[Stored entries]
____
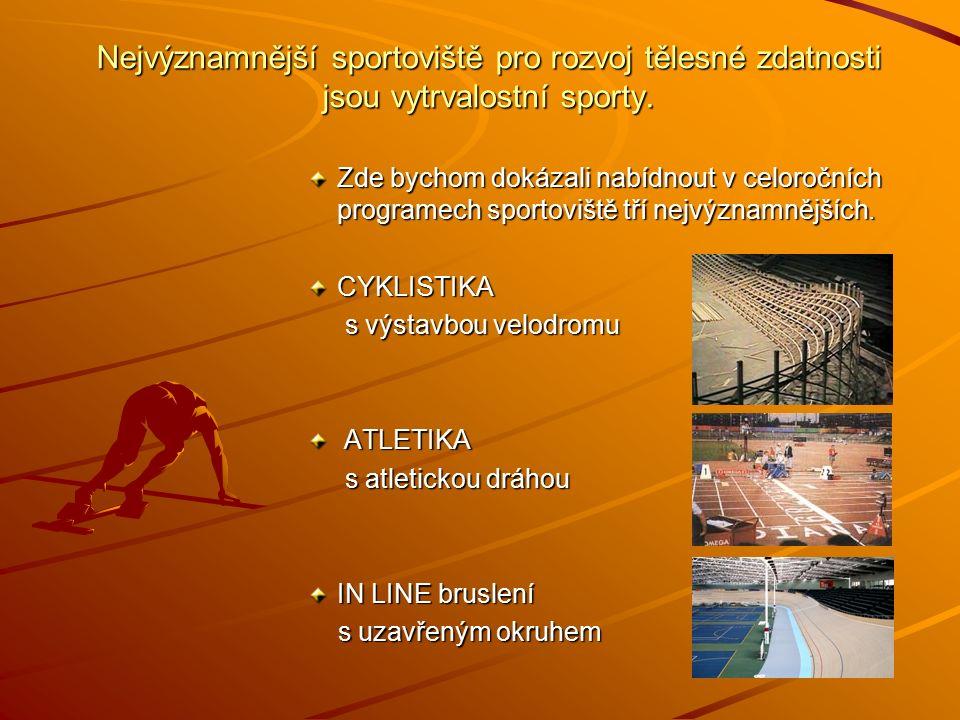 Základem zdravého způsobu života jsou pravidelné a celoroční sportovní aktivity.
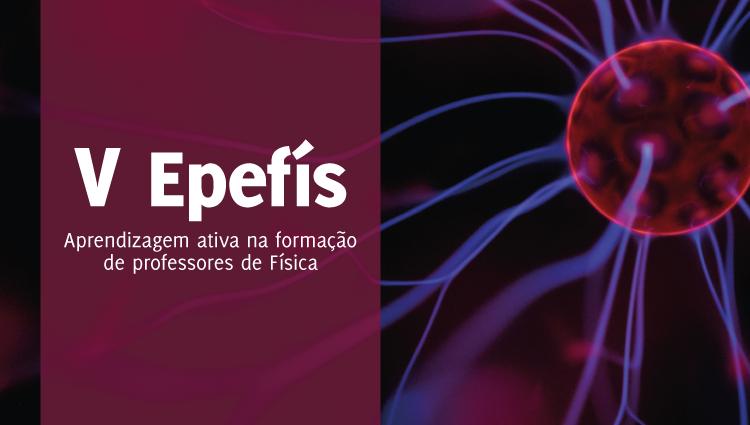Campus Cariacica abre inscrições para 5ª edição do Encontro de Pesquisa e Ensino de Física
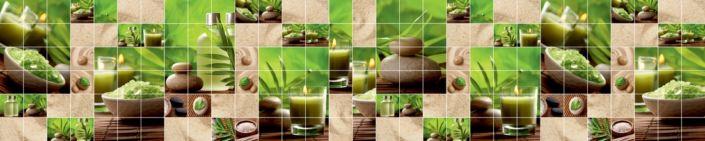 фартук для кухни коричнево-зелёный под плитку камни свечи соль растения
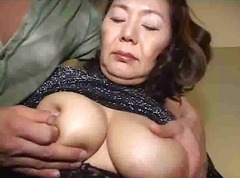 grannies, asian, matures, nipples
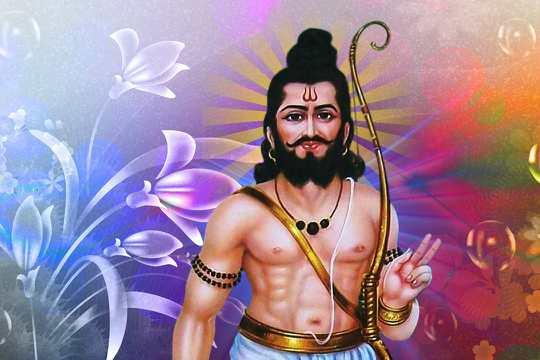 Parshuram Jayanti Status in Hindi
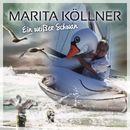 Ein weißer Schwan/Marita Köllner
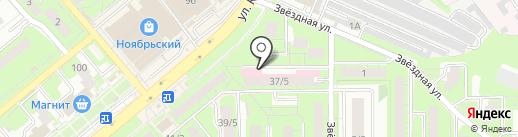 Городская стоматологическая поликлиника №2 на карте Липецка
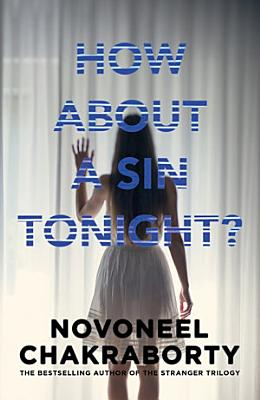 How About A Sin Tonight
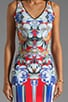 Flower Tracers Neoprene Dress, view 5, click to view large image.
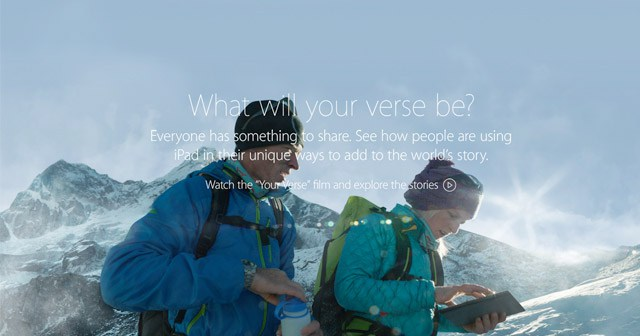 Иллюстрация к статье: Подборка креативных дизайнов корпоративных сайтов за Февраль 2014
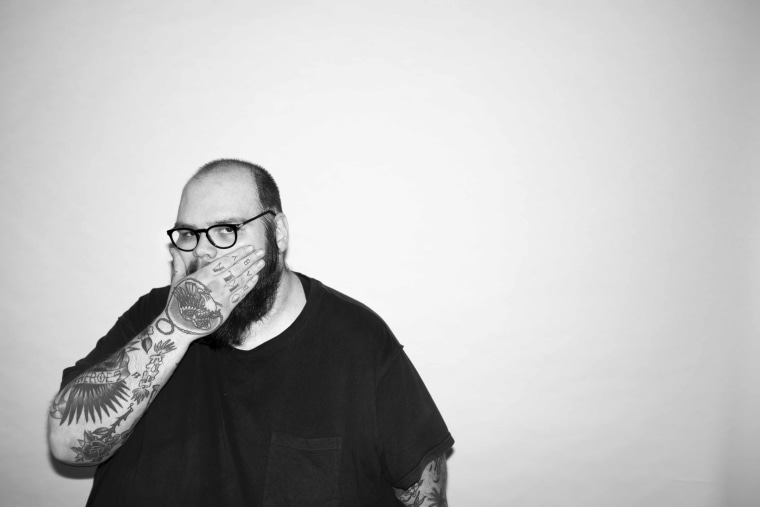 "John Moreland's ""Harder Dreams"" will have you feeling seen and heard"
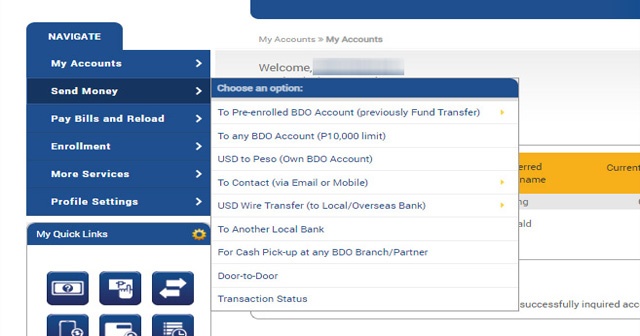 How to send money online using your BDO account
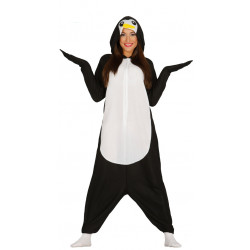 Disfraz pijama de pingüino para adulto
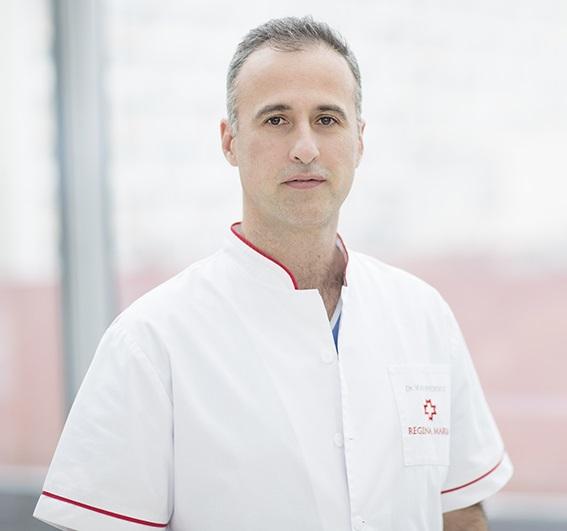 Vlad Predescu, medic primar Ortopedie și traumatologie - Regina Maria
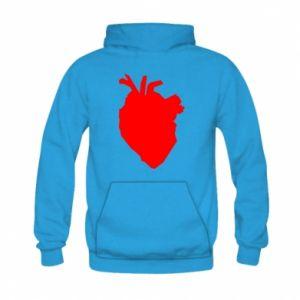 Bluza z kapturem dziecięca Heart abstraction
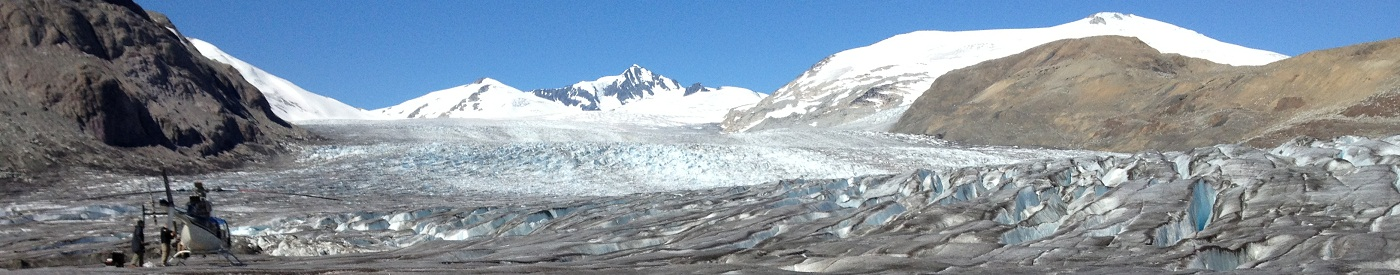 Services Bridge Glacier Environmental Consulting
____
Retype the data exactly as it stands, but keep the images out of your copy.

 Základem zdravého způsobu života jsou pravidelné a celoroční sportovní aktivity.
Campus Cariacica abre inscrições para 5ª edição do Encontro de Pesquisa e Ensino de Física
 фартук для кухни коричнево-зелёный под плитку камни свечи соль растения
 grannies, asian, matures, nipples
 Parshuram Jayanti Status in Hindi
 Ein weißer Schwan/Marita Köllner
 Городская стоматологическая поликлиника №2 на карте Липецка
 How About A Sin Tonight
 Flower Tracers Neoprene Dress, view 5, click to view large image.
 Иллюстрация к статье: Подборка креативных дизайнов корпоративных сайтов за Февраль 2014
 "John Moreland's ""Harder Dreams"" will have you feeling seen and heard"
 How to send money online using your BDO account
 Disfraz pijama de pingüino para adulto
 Vlad Predescu, medic primar Ortopedie și traumatologie - Regina Maria
 Bluza z kapturem dziecięca Heart abstraction
 Services Bridge Glacier Environmental Consulting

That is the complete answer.